● Job
Copy out every one of these lines word for word.

═══ Task inputs ═══

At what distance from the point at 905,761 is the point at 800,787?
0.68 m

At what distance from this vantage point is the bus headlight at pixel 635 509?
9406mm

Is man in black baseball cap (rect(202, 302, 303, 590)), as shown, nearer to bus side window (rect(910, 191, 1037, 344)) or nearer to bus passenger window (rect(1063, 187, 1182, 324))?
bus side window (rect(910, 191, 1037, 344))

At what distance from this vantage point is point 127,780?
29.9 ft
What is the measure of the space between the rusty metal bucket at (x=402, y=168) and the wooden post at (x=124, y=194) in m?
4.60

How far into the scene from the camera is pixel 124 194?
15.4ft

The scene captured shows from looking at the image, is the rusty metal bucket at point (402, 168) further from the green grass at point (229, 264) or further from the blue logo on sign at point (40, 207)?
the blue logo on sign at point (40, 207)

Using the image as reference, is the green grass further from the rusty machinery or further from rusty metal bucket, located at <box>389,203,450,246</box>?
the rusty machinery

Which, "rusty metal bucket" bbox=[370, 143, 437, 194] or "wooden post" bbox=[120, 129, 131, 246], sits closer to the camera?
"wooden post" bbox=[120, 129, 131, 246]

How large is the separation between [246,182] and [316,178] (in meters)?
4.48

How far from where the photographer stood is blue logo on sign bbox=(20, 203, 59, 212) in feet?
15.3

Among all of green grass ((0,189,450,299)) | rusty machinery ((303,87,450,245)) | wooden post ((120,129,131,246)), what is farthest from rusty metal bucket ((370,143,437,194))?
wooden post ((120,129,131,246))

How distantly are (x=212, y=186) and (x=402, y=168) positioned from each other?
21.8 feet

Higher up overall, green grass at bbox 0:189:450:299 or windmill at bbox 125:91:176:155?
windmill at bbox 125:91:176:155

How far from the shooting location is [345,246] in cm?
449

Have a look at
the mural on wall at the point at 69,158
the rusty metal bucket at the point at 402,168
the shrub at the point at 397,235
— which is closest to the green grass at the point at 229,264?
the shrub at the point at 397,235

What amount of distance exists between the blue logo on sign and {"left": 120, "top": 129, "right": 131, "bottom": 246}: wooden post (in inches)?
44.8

═══

● Exercise answer
At what distance from the point at 905,761 is the point at 800,787?
0.68 m

At what distance from this vantage point is the bus headlight at pixel 635 509?
9406mm

Is man in black baseball cap (rect(202, 302, 303, 590)), as shown, nearer to bus side window (rect(910, 191, 1037, 344)) or nearer to bus passenger window (rect(1063, 187, 1182, 324))?
bus side window (rect(910, 191, 1037, 344))

At what distance from this vantage point is point 127,780?
29.9 ft
What is the measure of the space between the rusty metal bucket at (x=402, y=168) and the wooden post at (x=124, y=194) in m?
4.60

How far into the scene from the camera is pixel 124 194?
15.4ft

The scene captured shows from looking at the image, is the rusty metal bucket at point (402, 168) further from the green grass at point (229, 264) or further from the blue logo on sign at point (40, 207)?
the blue logo on sign at point (40, 207)

Using the image as reference, is the green grass further from the rusty machinery or further from rusty metal bucket, located at <box>389,203,450,246</box>?
the rusty machinery

Which, "rusty metal bucket" bbox=[370, 143, 437, 194] or "wooden post" bbox=[120, 129, 131, 246], sits closer to the camera?
"wooden post" bbox=[120, 129, 131, 246]

How large is the separation between [246,182] and [316,178] (in meters)?
4.48

How far from where the photographer stood is blue logo on sign bbox=(20, 203, 59, 212) in feet?
15.3

Among all of green grass ((0,189,450,299)) | rusty machinery ((303,87,450,245)) | wooden post ((120,129,131,246)), what is farthest from rusty metal bucket ((370,143,437,194))?
wooden post ((120,129,131,246))

How distantly are (x=212, y=186) and (x=402, y=168) positioned from each other?
21.8 feet

Higher up overall, green grass at bbox 0:189:450:299 or windmill at bbox 125:91:176:155?
windmill at bbox 125:91:176:155

How far from the shooting location is [345,246] in cm?
449

Have a look at
the mural on wall at the point at 69,158
the rusty metal bucket at the point at 402,168
the shrub at the point at 397,235
— which is closest to the green grass at the point at 229,264?
the shrub at the point at 397,235

What amount of distance exists between the blue logo on sign and {"left": 120, "top": 129, "right": 131, "bottom": 246}: wooden post (in inches)?
44.8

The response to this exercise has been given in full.